# Start of Source data

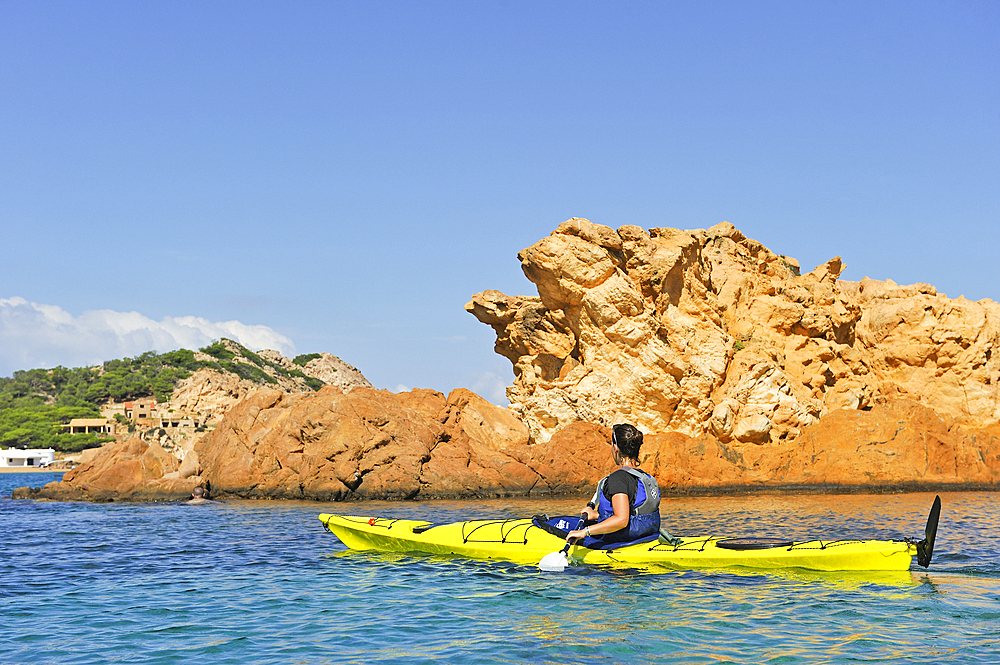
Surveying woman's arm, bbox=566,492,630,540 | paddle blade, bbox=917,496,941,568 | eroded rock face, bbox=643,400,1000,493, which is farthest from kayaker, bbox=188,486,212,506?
paddle blade, bbox=917,496,941,568

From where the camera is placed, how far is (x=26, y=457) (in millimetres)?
63406

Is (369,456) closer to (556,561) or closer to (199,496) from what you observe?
(199,496)

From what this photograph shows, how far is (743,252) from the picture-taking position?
31.4 metres

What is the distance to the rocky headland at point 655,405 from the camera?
2319 centimetres

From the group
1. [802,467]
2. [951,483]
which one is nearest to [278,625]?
[802,467]

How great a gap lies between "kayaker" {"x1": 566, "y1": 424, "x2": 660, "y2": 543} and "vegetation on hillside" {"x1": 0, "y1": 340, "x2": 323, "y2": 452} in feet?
220

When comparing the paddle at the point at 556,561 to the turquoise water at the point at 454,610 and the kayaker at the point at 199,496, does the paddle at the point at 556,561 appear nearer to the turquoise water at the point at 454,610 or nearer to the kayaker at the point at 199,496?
the turquoise water at the point at 454,610

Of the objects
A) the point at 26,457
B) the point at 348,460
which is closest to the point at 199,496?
the point at 348,460

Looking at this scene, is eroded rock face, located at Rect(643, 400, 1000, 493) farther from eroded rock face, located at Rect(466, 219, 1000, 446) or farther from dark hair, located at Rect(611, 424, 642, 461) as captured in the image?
dark hair, located at Rect(611, 424, 642, 461)

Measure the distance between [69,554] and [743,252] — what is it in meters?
26.1

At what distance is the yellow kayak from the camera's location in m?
8.52

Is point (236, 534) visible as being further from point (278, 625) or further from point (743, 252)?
point (743, 252)

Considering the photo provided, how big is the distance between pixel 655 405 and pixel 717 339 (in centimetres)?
330

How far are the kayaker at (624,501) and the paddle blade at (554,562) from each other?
0.25 metres
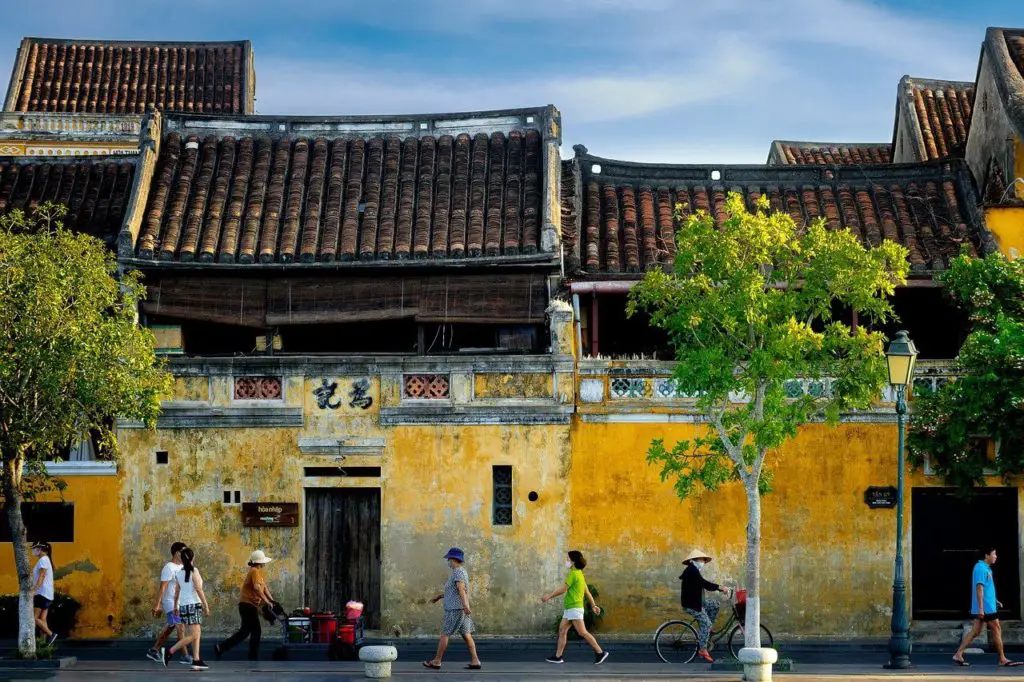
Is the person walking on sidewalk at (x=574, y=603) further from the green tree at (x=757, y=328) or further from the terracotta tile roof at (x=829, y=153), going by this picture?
the terracotta tile roof at (x=829, y=153)

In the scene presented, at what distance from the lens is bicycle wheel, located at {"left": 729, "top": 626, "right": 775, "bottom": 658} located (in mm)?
→ 22609

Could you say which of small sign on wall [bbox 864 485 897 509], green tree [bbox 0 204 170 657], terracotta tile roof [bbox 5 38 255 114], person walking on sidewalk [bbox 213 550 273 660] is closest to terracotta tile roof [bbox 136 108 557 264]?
green tree [bbox 0 204 170 657]

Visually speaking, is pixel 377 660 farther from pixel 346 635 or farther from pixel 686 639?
pixel 686 639

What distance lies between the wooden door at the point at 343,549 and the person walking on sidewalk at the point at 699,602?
5359mm

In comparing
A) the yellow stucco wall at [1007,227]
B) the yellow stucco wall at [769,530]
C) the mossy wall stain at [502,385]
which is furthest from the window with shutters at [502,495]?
the yellow stucco wall at [1007,227]

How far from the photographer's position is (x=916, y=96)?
123ft

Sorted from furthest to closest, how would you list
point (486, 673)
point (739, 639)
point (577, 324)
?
1. point (577, 324)
2. point (739, 639)
3. point (486, 673)

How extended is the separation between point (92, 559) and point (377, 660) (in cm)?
709

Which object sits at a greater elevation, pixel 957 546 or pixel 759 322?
pixel 759 322

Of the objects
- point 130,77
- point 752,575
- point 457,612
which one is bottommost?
point 457,612

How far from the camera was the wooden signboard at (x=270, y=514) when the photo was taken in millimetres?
25078

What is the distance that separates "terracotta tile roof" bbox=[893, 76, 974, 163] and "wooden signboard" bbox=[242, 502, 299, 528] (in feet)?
56.4

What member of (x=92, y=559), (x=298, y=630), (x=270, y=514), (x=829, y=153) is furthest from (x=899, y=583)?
(x=829, y=153)

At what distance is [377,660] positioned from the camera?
20.1 meters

# End of Source data

Rename "kayaker" to "paddler" throughout the rows above and leave everything else unchanged. Leave the pictures out of the result.

Correct response —
Surveying woman's arm, bbox=566,492,630,540 | paddle blade, bbox=917,496,941,568 | eroded rock face, bbox=643,400,1000,493, which is farthest from paddler, bbox=188,486,212,506?
paddle blade, bbox=917,496,941,568

From where the camera is placed, how far is (x=26, y=457) (in millimetres)?
63406

Is (369,456) closer to (556,561) or closer to (199,496) from what you observe?
(199,496)

From what this photograph shows, how far is (743,252) from the picture-taking position?
31.4 metres

What is the distance to the rocky headland at point 655,405 from the camera?
2319 centimetres

From the group
1. [802,467]
2. [951,483]
which one is nearest to [278,625]?
[802,467]

How great a gap lies between "paddler" {"x1": 566, "y1": 424, "x2": 660, "y2": 543} and "vegetation on hillside" {"x1": 0, "y1": 340, "x2": 323, "y2": 452} in feet?
220

When comparing the paddle at the point at 556,561 to the turquoise water at the point at 454,610 and the paddler at the point at 199,496, does the paddle at the point at 556,561 appear nearer to the turquoise water at the point at 454,610 or nearer to the paddler at the point at 199,496?
the turquoise water at the point at 454,610

Of the objects
A) the point at 26,457
B) the point at 348,460
which is closest to the point at 199,496?
the point at 348,460

Looking at this scene, is eroded rock face, located at Rect(643, 400, 1000, 493) farther from eroded rock face, located at Rect(466, 219, 1000, 446) or farther from dark hair, located at Rect(611, 424, 642, 461) as captured in the image?
dark hair, located at Rect(611, 424, 642, 461)

Measure the distance between [69,554] and [743,252] — what is it in meters?
26.1

At what distance is the yellow kayak from the camera's location in m?
8.52

Is point (236, 534) visible as being further from point (278, 625) or further from point (743, 252)?
point (743, 252)

Considering the photo provided, how big is the distance between pixel 655 405 and pixel 717 339 (in centimetres)?
330

How far are the paddler at (624,501) and the paddle blade at (554,562) from each other?
0.25 metres
Is the person walking on sidewalk at (x=574, y=603) further from the green tree at (x=757, y=328) or further from the terracotta tile roof at (x=829, y=153), going by this picture?
the terracotta tile roof at (x=829, y=153)

In the scene presented, at what distance from the lens is bicycle wheel, located at {"left": 729, "top": 626, "right": 775, "bottom": 658} located (in mm)?
→ 22609

Could you say which of small sign on wall [bbox 864 485 897 509], green tree [bbox 0 204 170 657], terracotta tile roof [bbox 5 38 255 114], person walking on sidewalk [bbox 213 550 273 660] is closest to terracotta tile roof [bbox 136 108 557 264]?
green tree [bbox 0 204 170 657]

Visually speaking, is pixel 377 660 farther from pixel 346 635 or farther from pixel 686 639?
pixel 686 639

What distance lies between the wooden door at the point at 343,549 and the person walking on sidewalk at the point at 699,602?
5359mm

In comparing
A) the yellow stucco wall at [1007,227]
B) the yellow stucco wall at [769,530]
C) the mossy wall stain at [502,385]
which is furthest from the window with shutters at [502,495]?
the yellow stucco wall at [1007,227]

How far from the photographer's position is (x=916, y=96)?
123ft

Sorted from furthest to closest, how would you list
point (486, 673)
point (739, 639)
point (577, 324)
?
1. point (577, 324)
2. point (739, 639)
3. point (486, 673)

How extended is the separation between point (92, 559) and point (377, 660) (in cm)?
709

Which object sits at a greater elevation, pixel 957 546 or pixel 759 322?
pixel 759 322

Of the objects
- point 130,77
- point 752,575
- point 457,612
which one is bottommost?
point 457,612

How far from the camera was the wooden signboard at (x=270, y=514) when the photo was taken in millimetres?
25078

What is the distance that separates "terracotta tile roof" bbox=[893, 76, 974, 163] and "wooden signboard" bbox=[242, 502, 299, 528] (in feet)?
56.4

What member of (x=92, y=559), (x=298, y=630), (x=270, y=514), (x=829, y=153) is furthest from (x=899, y=583)?
(x=829, y=153)

At what distance is [377,660] positioned from the camera?
20.1 meters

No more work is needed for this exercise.